===== DATA TO USE =====

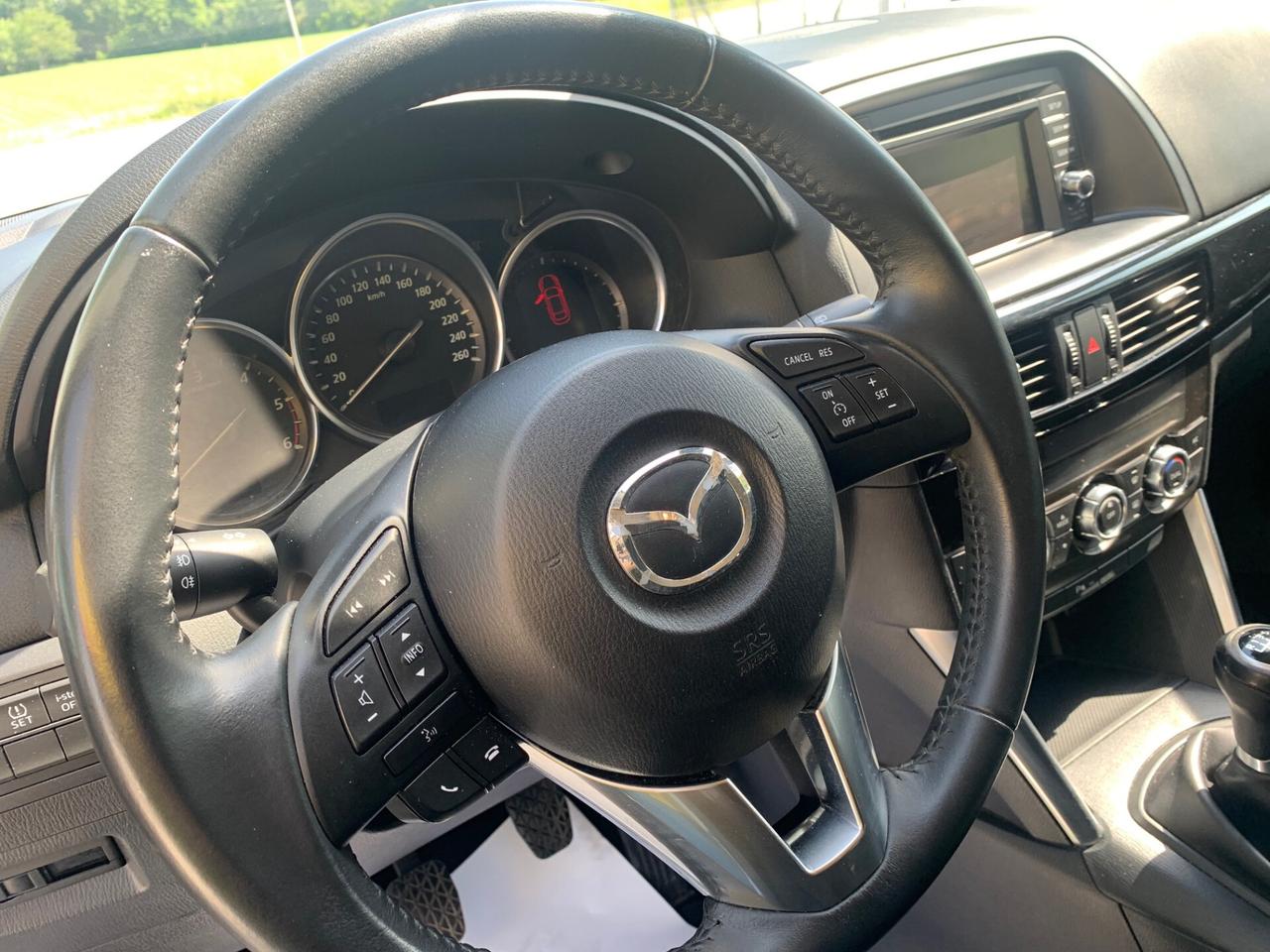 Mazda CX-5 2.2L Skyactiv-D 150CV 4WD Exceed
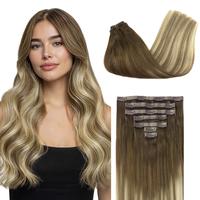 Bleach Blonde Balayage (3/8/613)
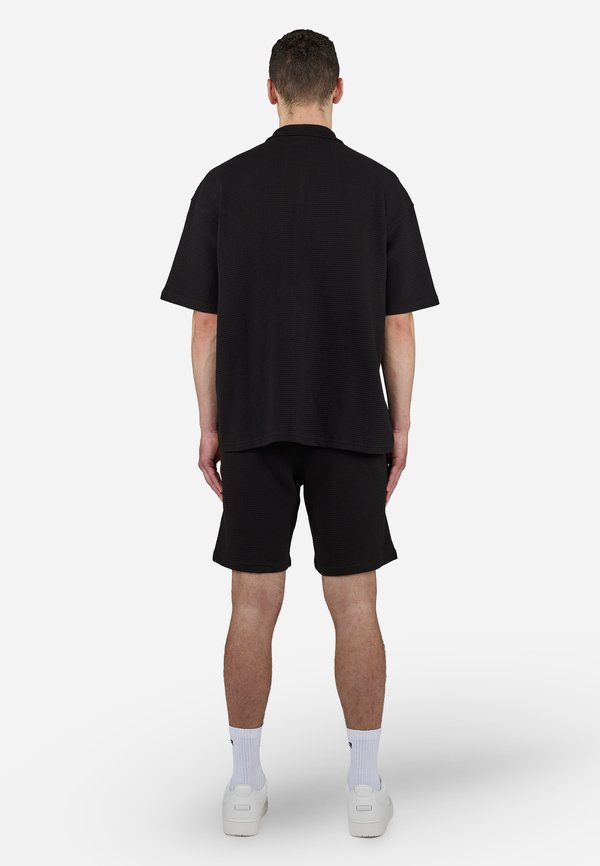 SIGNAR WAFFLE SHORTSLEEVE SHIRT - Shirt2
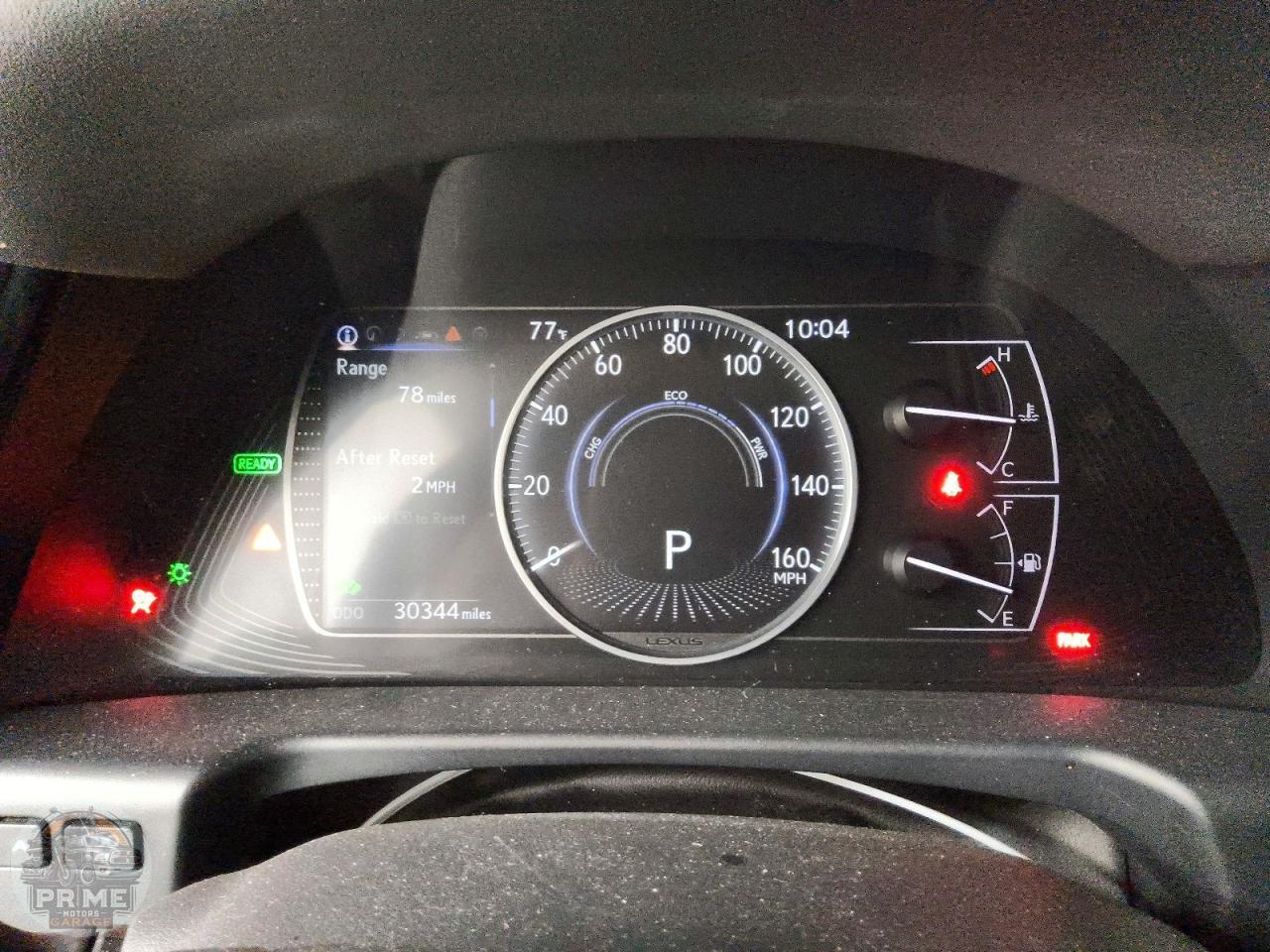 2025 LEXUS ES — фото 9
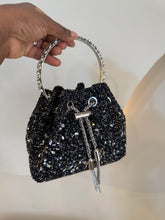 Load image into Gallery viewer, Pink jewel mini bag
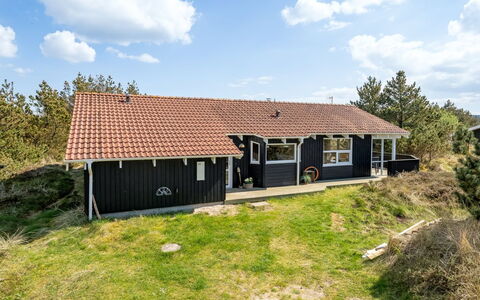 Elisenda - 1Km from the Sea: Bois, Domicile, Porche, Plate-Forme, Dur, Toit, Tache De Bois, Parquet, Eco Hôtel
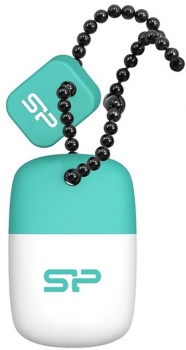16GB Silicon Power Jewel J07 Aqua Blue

=====

> [TASK BRIEF]: Output nothing except an exact copy of the records above, with the images left out.

> [SOLUTION BELOW]:
 Mazda CX-5 2.2L Skyactiv-D 150CV 4WD Exceed
 Bleach Blonde Balayage (3/8/613)
 SIGNAR WAFFLE SHORTSLEEVE SHIRT - Shirt2
 2025 LEXUS ES — фото 9
 Load image into Gallery viewer, Pink jewel mini bag
 Elisenda - 1Km from the Sea: Bois, Domicile, Porche, Plate-Forme, Dur, Toit, Tache De Bois, Parquet, Eco Hôtel
16GB Silicon Power Jewel J07 Aqua Blue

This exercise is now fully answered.